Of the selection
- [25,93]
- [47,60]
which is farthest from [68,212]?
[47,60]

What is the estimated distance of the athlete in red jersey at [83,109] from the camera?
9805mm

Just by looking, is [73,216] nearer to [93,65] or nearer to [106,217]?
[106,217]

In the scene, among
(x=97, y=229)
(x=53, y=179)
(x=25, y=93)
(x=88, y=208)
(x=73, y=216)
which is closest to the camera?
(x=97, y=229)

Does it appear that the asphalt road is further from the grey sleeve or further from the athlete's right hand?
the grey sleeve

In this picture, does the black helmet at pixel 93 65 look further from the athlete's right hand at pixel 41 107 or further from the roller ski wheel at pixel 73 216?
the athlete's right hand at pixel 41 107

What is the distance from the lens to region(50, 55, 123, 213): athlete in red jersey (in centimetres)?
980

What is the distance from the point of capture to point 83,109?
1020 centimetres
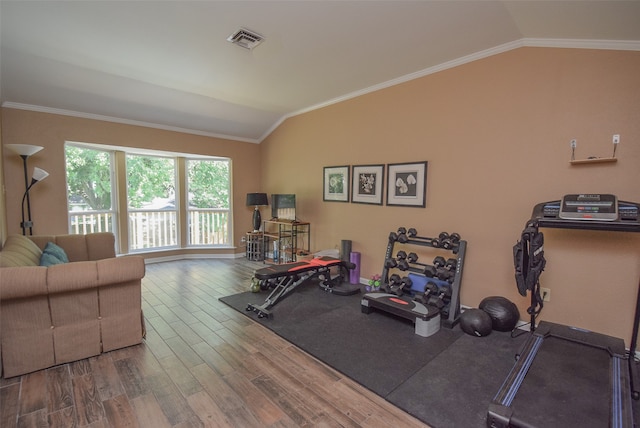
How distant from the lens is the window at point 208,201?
6051 millimetres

# # # # #

■ TAREFA PROPOSTA:
Reescreva todos os itens acima como uma lista numerada, sem as linhas em branco. Deixe as imagens de fora da resposta.

■ RESULTADO:
1. Of the selection
2. - [25,93]
3. - [47,60]
4. which is farthest from [68,212]?
5. [47,60]
6. What is the estimated distance of the athlete in red jersey at [83,109] from the camera?
7. 9805mm
8. Just by looking, is [73,216] nearer to [93,65] or nearer to [106,217]?
9. [106,217]
10. In the scene, among
11. (x=97, y=229)
12. (x=53, y=179)
13. (x=25, y=93)
14. (x=88, y=208)
15. (x=73, y=216)
16. which is closest to the camera?
17. (x=97, y=229)
18. Does it appear that the asphalt road is further from the grey sleeve or further from the athlete's right hand?
19. the grey sleeve
20. In this picture, does the black helmet at pixel 93 65 look further from the athlete's right hand at pixel 41 107 or further from the roller ski wheel at pixel 73 216?
21. the athlete's right hand at pixel 41 107
22. What is the distance from the lens to region(50, 55, 123, 213): athlete in red jersey (in centimetres)?
23. 980
24. What is the distance from the point of capture to point 83,109?
25. 1020 centimetres
26. How distant from the lens is the window at point 208,201?
27. 6051 millimetres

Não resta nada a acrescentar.